- [Data under study]:
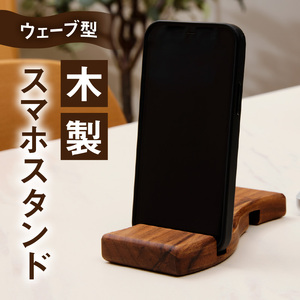 ウェーブ型木製スマホスタンド 　Wave wood mobile phone stand ［087Y12］ 天然木 スマートフォンスタンド 卓上スタンド 充電対応 在宅ワーク デスク周り インテリア雑貨 ナチュラルデザイン 小牧市 送料無料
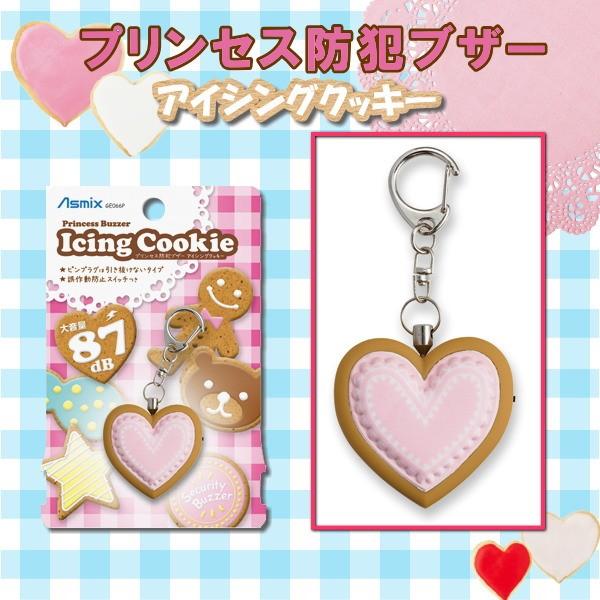 プリンセス防犯ブザー アイシングクッキー ピンク アスカ Ge066p ネコポス可 R 倉敷文具rukarukaヤフーショップ 通販 Yahoo ショッピング
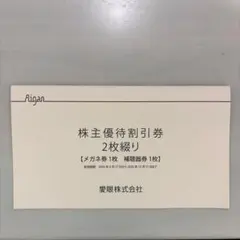 愛眼 株主優待割引券 2枚綴り メガネ・補聴器のサムネイル
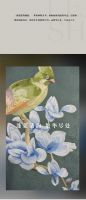 【领绣】最美国风设计，空间就像一幅画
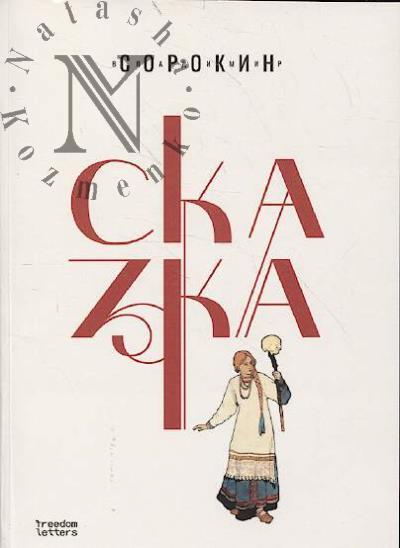 Sorokin Vladimir. Skazka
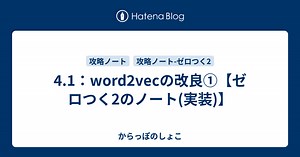 4.1：word2vecの改良①【ゼロつく2のノート(実装)】 - からっぽのしょこ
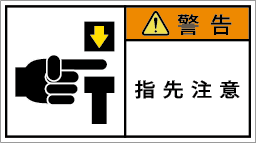 G7W-158-Mの製品画像,警告ラベル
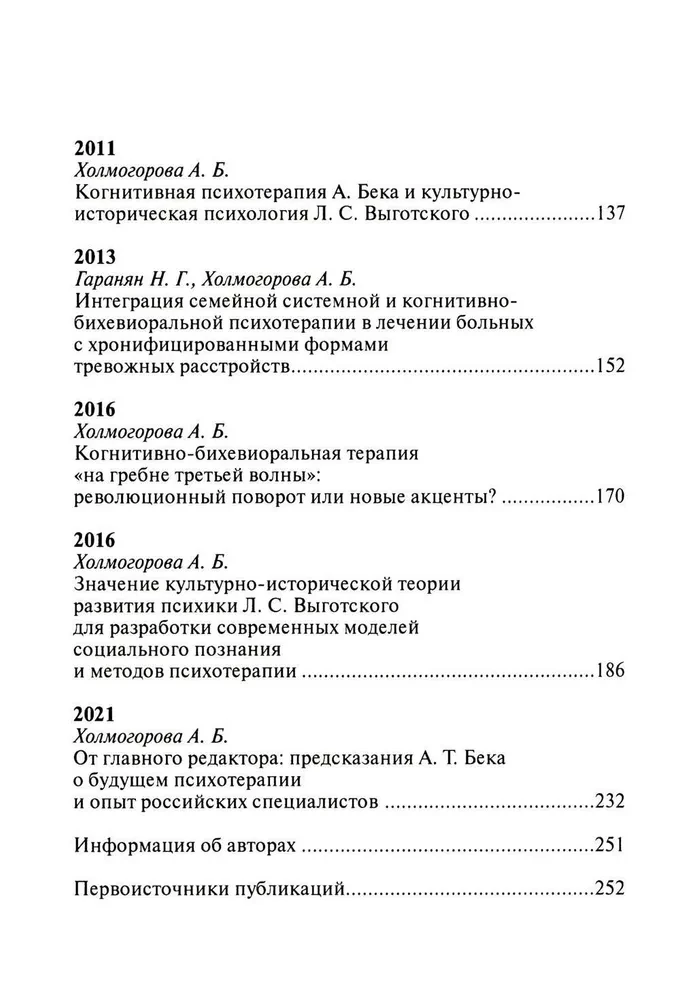 Psychotherapeutic Essays of Our Time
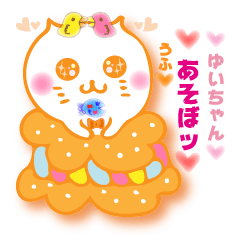 For☆ゆい♪ゆいちゃん☆Love♪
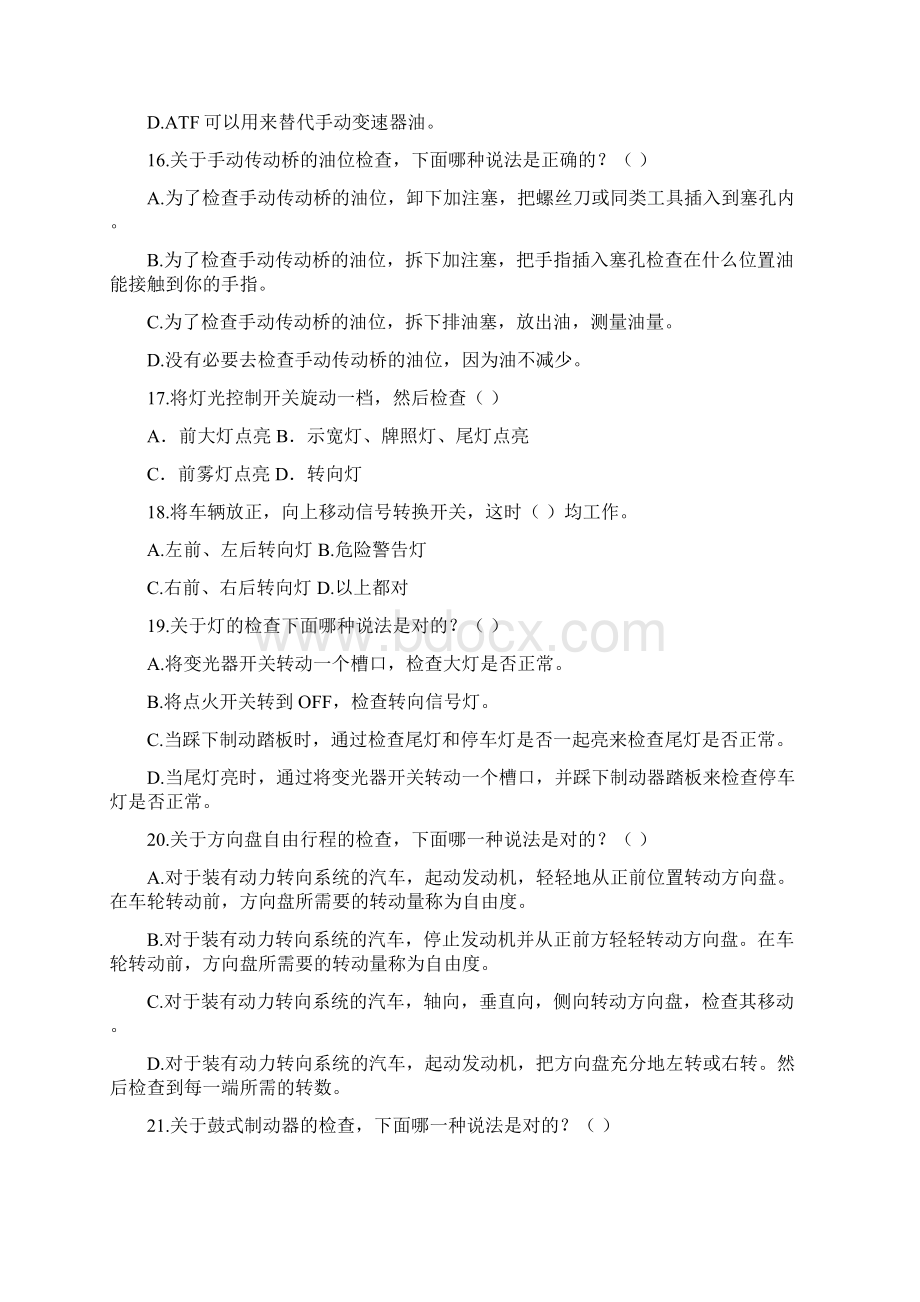 汽车维护与保养复习题Word格式文档下载.docx_第3页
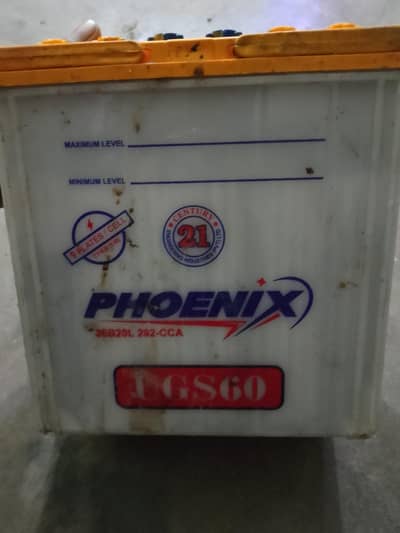 better sale new condition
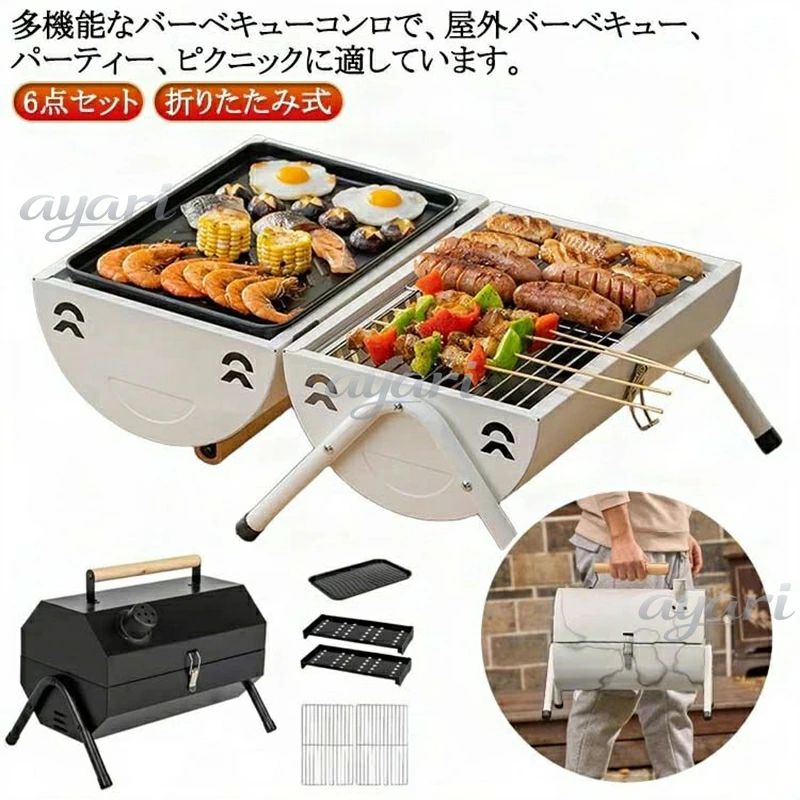 ポータブル 6点セット 折りたたみ式 ポータブル電源 ステンレス 蓋付き キャンプ バーベキュースタンド BBQ バーベキューグリル BBQコンロ 卓上 ウトドアコンロ 手提げ式 バーベキューコンロ グリル 折りたたみ doops-10030562 livemart パッケージ画像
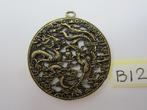 Oude chinees /chinese bronze hanger B12, Ophalen of Verzenden, Gebruikt, Overige materialen, Overige voorstellingen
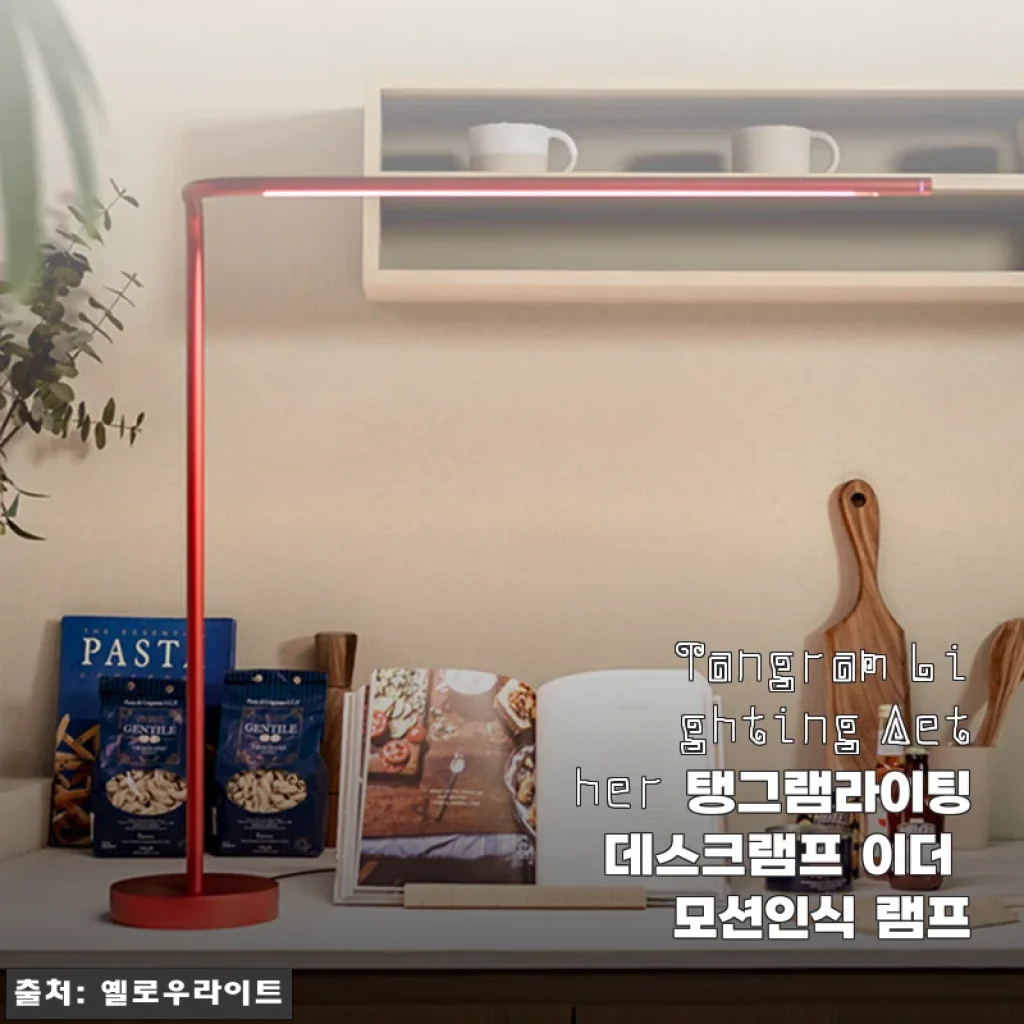 탱그램라이팅 이더 모션인식 데스크램프 사용후기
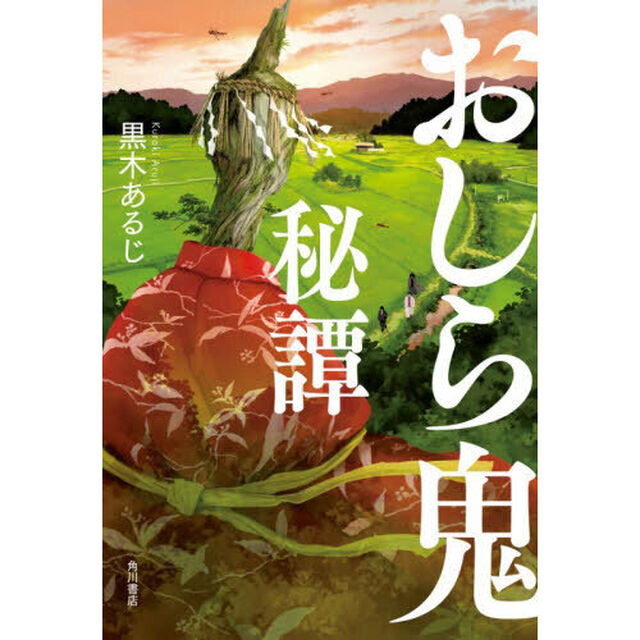 おしら鬼秘譚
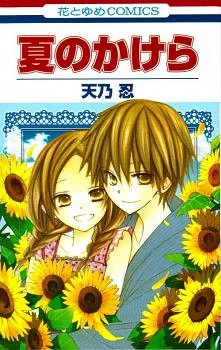 [Cover]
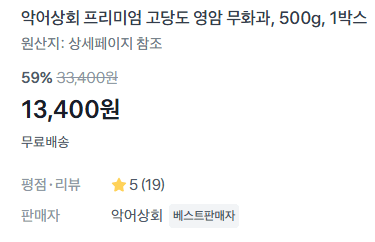 악어상회 영암 무화과 500g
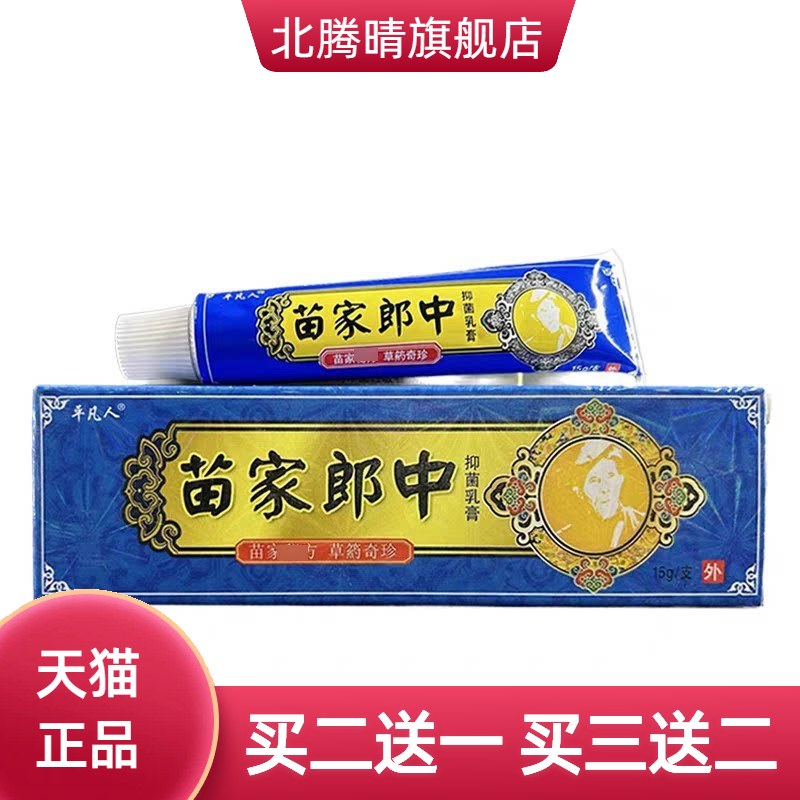 平凡人苗家朗中升级为神呋郎中膏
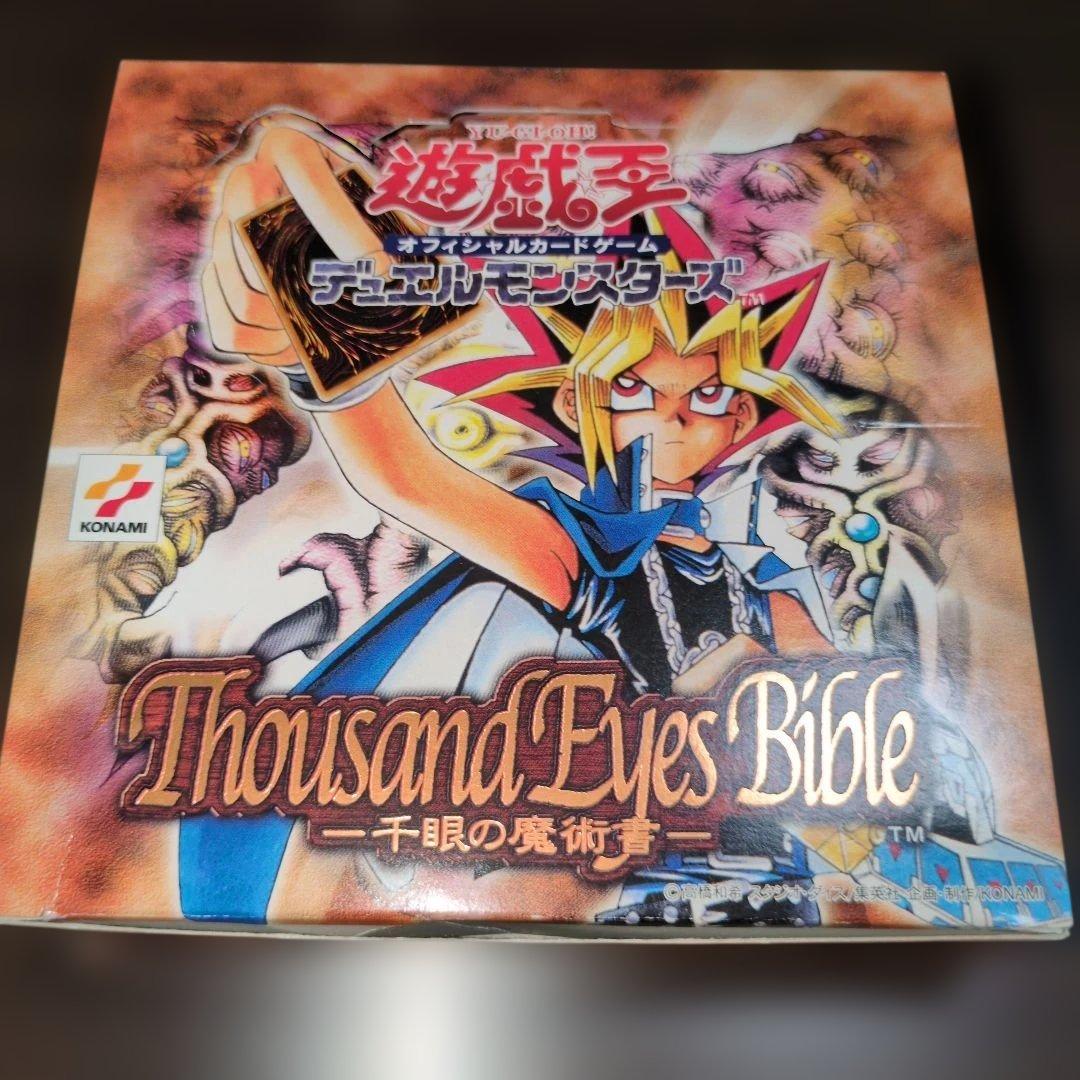 遊戯王カード 空箱 アヌビスの呪い 千眼の魔術書 - メルカリ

- [Work task]:
Beginning at the line with "Oude chinees /chinese", reproduce word for word each line through the last line of the records. Include both ends but no pictures.

- [Result of the task]:
 Oude chinees /chinese bronze hanger B12, Ophalen of Verzenden, Gebruikt, Overige materialen, Overige voorstellingen
 탱그램라이팅 이더 모션인식 데스크램프 사용후기
 おしら鬼秘譚
 [Cover]
 악어상회 영암 무화과 500g
 平凡人苗家朗中升级为神呋郎中膏
 遊戯王カード 空箱 アヌビスの呪い 千眼の魔術書 - メルカリ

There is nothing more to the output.